### PROBLEM TO SOLVE
Copy the stretch of the material from the line containing "How far is point 83,73" through the end of the material, leaving out the pictures, and raise each distance given in the answers by 9.

### RECORDS SUPPLIED
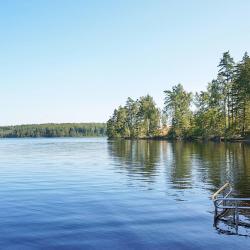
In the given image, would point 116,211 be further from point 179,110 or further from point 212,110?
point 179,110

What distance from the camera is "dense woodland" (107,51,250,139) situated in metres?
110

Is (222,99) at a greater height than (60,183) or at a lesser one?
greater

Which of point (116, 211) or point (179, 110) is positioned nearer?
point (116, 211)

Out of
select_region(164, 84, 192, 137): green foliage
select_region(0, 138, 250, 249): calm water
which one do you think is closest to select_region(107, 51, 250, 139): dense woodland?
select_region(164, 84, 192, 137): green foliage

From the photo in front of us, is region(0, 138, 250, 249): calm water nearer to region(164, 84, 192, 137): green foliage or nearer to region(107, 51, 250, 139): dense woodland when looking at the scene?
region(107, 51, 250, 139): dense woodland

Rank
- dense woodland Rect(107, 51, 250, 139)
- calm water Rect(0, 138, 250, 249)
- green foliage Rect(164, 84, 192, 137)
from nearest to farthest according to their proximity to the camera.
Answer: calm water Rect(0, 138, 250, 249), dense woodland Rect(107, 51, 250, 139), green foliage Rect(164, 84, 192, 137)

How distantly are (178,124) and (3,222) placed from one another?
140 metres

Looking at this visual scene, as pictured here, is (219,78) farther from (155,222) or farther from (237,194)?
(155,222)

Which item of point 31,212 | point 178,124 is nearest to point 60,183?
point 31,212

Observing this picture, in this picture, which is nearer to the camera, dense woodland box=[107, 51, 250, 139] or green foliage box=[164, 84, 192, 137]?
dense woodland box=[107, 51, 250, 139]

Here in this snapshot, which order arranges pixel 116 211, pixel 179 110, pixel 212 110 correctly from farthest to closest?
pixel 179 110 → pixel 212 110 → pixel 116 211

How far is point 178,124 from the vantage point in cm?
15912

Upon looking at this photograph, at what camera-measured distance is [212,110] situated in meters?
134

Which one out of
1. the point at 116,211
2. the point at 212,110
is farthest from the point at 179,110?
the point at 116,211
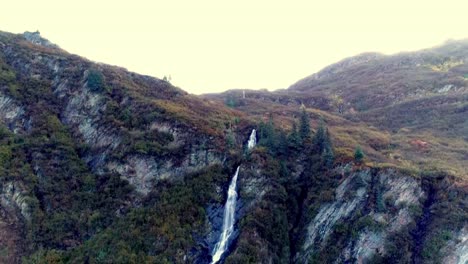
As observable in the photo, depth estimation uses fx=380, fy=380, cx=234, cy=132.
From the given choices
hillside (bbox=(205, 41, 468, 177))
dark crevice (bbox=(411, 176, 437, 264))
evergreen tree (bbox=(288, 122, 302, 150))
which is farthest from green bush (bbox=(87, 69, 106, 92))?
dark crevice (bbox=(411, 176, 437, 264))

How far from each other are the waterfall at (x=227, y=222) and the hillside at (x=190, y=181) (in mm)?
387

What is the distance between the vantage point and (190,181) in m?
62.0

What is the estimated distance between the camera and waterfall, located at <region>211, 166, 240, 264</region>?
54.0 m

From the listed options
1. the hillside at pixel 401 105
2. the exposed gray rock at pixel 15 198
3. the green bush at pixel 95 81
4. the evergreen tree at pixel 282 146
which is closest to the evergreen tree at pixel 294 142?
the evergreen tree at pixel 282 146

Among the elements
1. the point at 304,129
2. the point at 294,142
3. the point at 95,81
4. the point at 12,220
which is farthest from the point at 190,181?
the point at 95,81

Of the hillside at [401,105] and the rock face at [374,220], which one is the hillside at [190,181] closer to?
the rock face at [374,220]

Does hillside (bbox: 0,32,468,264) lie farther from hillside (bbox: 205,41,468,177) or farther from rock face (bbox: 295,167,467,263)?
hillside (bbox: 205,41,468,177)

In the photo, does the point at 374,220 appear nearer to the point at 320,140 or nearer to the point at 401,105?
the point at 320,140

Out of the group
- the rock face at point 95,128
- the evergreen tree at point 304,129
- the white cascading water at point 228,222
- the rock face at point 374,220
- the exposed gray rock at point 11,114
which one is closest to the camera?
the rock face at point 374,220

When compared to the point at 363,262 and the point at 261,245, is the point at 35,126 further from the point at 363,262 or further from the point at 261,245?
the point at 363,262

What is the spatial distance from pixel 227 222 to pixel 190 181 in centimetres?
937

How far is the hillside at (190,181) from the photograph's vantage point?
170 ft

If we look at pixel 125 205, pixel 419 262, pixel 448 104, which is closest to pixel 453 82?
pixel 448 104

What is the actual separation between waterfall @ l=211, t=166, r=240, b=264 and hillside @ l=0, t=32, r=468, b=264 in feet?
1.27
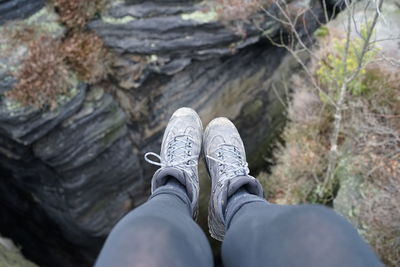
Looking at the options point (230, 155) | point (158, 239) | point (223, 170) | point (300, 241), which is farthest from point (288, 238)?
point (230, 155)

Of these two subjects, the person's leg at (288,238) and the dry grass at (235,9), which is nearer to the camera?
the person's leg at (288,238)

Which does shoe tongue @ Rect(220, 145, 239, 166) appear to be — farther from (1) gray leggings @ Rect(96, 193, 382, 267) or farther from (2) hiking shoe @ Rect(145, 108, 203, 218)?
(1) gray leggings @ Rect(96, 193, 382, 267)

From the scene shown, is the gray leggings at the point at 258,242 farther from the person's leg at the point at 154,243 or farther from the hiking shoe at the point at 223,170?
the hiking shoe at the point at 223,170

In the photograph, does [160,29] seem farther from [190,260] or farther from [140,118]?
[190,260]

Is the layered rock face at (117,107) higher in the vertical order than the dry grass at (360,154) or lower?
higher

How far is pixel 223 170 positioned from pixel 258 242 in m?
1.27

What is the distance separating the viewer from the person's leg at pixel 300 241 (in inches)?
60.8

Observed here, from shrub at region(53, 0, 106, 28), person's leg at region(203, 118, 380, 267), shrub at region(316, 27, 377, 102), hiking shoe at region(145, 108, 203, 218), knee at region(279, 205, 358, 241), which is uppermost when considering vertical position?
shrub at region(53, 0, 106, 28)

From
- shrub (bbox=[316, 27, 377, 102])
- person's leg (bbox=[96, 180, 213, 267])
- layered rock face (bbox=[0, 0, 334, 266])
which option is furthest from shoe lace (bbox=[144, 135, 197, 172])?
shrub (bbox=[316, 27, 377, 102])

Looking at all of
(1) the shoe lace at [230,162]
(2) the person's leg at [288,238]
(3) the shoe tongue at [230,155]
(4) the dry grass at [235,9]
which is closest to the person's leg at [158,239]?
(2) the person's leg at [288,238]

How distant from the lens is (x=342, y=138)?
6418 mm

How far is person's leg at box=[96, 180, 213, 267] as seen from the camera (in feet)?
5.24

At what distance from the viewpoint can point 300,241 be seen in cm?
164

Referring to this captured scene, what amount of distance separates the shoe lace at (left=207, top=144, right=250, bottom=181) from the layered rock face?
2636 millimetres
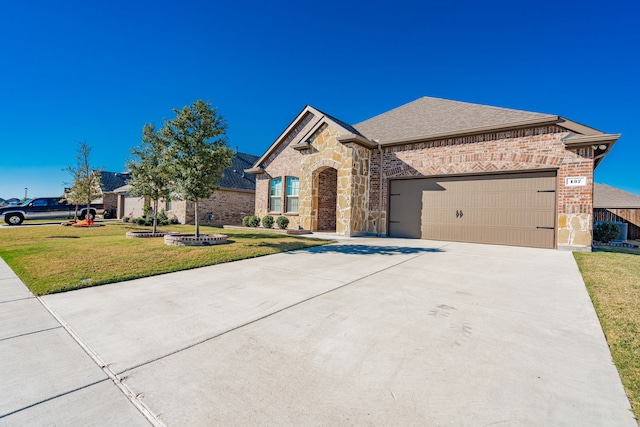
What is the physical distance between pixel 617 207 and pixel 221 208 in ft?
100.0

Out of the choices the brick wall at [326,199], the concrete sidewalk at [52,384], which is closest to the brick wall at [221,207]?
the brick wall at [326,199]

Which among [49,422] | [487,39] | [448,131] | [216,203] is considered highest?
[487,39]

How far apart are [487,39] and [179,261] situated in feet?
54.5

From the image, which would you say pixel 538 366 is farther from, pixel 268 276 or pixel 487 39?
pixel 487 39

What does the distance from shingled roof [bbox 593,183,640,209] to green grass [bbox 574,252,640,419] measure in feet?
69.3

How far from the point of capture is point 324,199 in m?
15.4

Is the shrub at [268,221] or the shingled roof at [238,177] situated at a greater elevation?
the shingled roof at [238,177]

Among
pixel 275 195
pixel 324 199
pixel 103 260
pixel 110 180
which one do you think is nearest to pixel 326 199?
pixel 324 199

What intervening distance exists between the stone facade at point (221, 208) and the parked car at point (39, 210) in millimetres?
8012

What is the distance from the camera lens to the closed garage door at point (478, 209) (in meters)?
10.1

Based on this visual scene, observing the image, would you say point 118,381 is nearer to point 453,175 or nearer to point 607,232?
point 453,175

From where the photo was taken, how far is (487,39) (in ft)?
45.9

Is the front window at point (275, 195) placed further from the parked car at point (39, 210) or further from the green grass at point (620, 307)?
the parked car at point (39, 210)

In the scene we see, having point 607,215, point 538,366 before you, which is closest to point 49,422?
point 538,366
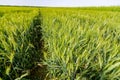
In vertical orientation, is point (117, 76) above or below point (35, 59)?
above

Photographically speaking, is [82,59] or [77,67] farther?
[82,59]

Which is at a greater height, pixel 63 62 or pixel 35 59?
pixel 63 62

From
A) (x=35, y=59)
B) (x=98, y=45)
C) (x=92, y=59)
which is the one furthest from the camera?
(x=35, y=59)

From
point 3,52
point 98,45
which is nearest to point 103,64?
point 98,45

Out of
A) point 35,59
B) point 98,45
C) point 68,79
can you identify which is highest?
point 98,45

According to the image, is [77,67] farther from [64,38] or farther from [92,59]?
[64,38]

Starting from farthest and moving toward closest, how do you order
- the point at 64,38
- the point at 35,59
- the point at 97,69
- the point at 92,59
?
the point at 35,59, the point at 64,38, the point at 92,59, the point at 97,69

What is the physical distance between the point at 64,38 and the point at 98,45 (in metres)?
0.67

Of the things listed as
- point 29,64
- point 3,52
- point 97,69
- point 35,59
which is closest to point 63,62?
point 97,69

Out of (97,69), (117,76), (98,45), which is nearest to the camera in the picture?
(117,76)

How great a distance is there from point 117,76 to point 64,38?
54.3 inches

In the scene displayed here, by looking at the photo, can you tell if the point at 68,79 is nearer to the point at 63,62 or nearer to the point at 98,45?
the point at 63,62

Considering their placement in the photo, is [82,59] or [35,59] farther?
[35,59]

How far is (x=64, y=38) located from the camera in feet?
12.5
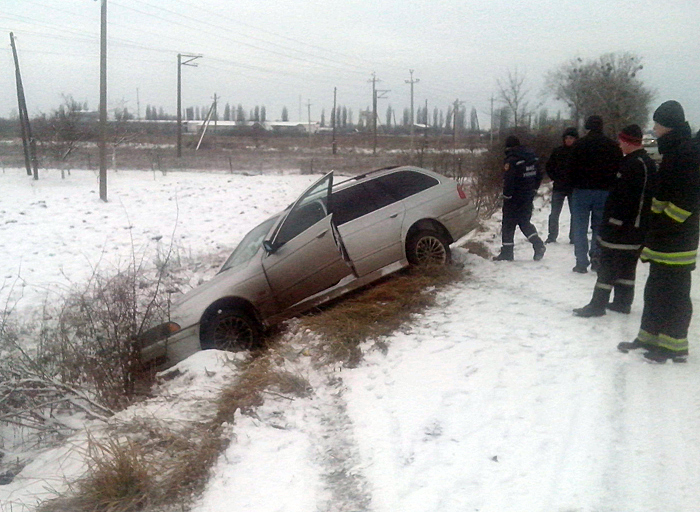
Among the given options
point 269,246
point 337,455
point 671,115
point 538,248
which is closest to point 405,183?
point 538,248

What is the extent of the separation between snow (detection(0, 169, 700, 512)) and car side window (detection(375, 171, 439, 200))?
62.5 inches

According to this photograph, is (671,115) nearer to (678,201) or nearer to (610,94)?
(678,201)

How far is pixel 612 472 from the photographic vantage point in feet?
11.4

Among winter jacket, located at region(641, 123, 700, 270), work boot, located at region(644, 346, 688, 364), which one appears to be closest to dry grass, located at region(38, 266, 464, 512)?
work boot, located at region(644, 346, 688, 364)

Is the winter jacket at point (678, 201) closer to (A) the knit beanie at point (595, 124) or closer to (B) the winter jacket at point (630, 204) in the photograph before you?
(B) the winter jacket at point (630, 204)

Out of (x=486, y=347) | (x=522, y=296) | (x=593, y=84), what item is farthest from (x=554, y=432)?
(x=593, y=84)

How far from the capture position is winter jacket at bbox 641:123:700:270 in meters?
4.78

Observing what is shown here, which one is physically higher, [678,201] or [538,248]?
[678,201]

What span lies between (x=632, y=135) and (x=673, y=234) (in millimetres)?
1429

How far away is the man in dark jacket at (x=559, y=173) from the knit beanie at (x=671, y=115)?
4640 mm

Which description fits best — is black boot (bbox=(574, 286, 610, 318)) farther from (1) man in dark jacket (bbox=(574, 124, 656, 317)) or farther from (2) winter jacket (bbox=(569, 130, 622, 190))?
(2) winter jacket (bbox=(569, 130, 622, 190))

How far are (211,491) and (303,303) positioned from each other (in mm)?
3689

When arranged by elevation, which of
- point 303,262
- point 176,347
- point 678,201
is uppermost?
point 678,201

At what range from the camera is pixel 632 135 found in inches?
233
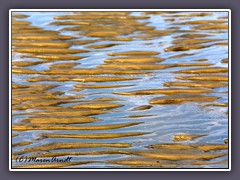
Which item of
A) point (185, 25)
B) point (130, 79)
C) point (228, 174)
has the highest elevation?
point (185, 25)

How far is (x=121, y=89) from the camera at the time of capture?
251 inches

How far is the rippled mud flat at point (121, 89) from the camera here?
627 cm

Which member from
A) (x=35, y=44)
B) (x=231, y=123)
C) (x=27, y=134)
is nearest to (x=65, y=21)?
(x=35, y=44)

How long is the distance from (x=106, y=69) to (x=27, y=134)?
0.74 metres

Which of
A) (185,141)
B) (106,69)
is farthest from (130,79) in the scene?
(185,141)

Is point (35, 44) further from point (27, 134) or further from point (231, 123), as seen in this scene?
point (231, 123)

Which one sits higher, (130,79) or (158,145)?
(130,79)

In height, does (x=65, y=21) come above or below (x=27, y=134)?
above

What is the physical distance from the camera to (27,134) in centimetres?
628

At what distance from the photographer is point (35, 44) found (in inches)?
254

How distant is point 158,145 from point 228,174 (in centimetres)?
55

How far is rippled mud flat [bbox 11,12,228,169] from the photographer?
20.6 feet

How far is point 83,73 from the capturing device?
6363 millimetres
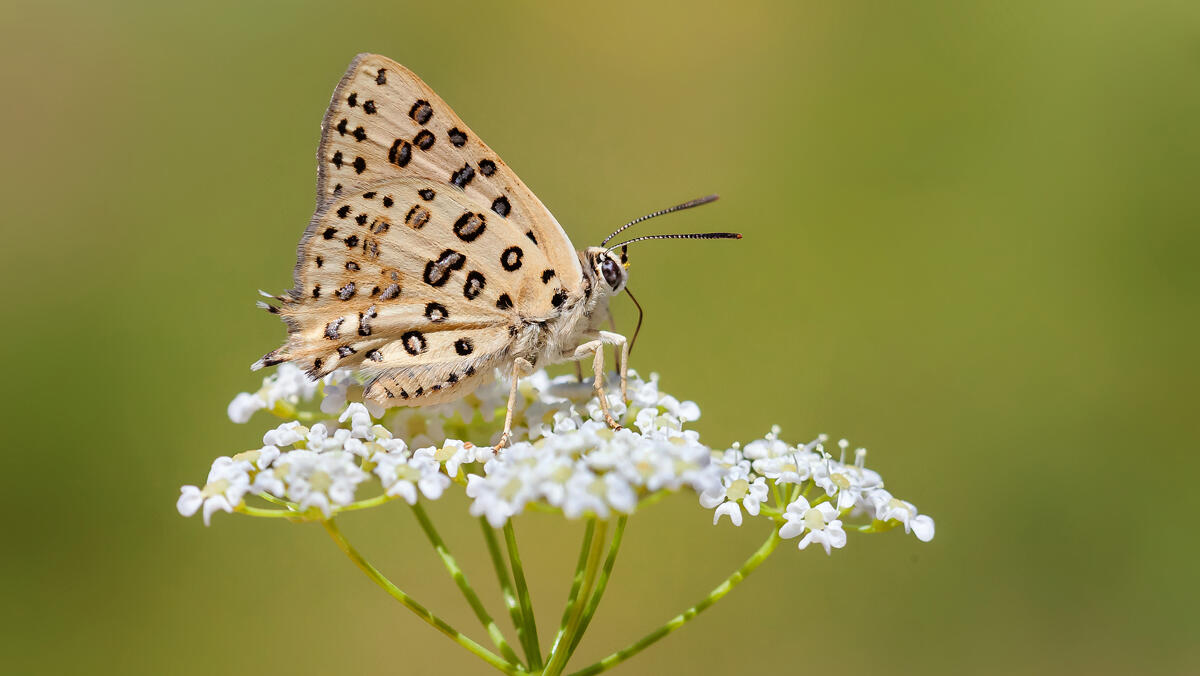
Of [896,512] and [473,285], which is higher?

### TASK ANSWER
How far is point 83,73 from the capturing device?
6372 millimetres
Of [896,512] and [473,285], which is higher?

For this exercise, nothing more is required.